Breaking the Internet
[Commentary] Brazilian President Dilma Rouseff’s recent indictment of the United States’ cyber-spying practices has profound global repercussions for the US vision of a borderless, open Internet.
What makes this backlash especially potent and lamentable is that it is being fueled, not by democracies that oppose American ideals, but rather, by allies that resent Washington’s betrayal of its own over-archingly positive vision. Rouseff’s offensive to change Internet governance follows reports that the National Security Agency’s watchful eye could see as far as her Palácio do Planalto in Brasília. According to leaked documents, the United States has been surveilling Rousseff’s email, intercepting internal government communications, and spying on the country’s national oil company. After canceling an official visit to meet with President Obama in Washington, Rousseff took to the podium at the UN’s General Assembly to call on other countries to disconnect from U.S. Internet hegemony and develop their own sovereign Internet and governance structures. Rousseff’s move could lead to a powerful chorus – one that would transform the Internet of the future from a global commons to a fractured patchwork severely limited by the political boundaries on a map.

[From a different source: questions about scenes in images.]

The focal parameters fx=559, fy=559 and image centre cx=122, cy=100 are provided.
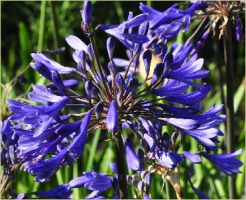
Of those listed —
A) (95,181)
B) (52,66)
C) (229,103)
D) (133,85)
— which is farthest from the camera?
(229,103)

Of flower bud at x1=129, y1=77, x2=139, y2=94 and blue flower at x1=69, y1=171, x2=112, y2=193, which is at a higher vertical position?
flower bud at x1=129, y1=77, x2=139, y2=94

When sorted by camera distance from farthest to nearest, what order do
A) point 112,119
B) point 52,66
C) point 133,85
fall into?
point 52,66 → point 133,85 → point 112,119

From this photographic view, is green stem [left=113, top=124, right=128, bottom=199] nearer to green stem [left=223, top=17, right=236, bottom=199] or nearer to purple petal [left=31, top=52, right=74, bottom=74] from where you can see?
purple petal [left=31, top=52, right=74, bottom=74]

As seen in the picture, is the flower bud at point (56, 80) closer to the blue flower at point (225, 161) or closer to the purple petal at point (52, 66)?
the purple petal at point (52, 66)

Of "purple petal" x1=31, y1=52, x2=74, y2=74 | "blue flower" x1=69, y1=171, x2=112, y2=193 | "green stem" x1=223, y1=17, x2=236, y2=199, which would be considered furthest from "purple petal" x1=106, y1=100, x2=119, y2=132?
"green stem" x1=223, y1=17, x2=236, y2=199

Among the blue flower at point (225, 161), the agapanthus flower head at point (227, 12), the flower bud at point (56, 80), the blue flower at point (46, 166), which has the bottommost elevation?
the blue flower at point (225, 161)

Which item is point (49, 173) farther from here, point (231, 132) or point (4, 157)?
point (231, 132)

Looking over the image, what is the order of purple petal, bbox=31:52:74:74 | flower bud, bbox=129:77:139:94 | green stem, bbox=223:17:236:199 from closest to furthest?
flower bud, bbox=129:77:139:94 → purple petal, bbox=31:52:74:74 → green stem, bbox=223:17:236:199

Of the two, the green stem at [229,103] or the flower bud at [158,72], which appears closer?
the flower bud at [158,72]

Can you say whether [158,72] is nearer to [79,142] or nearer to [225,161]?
[79,142]

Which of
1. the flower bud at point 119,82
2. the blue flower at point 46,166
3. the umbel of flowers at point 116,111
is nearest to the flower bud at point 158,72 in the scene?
the umbel of flowers at point 116,111

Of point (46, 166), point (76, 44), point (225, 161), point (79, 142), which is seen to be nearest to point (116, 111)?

Is the benefit of spying on Brazil’s oil company worth the cost of antagonizing the people of our hemisphere’s second-largest democracy and giving China and Russia the moral high ground in debates over how people around the world should access information? Do we really want a world where this behavior is normalized and where its acceptable for every country to surveille and hack indiscriminately?
The answer to that question seems pretty clear. Today we need bold reforms from Washington — we need to curtail our unhealthy addiction to surveillance and covert hacking. Only by being radically transparent about the scope of current activities and ceasing activities that transgress national norms will we regain global trust and shift the rather bleak trajectory we are currently on.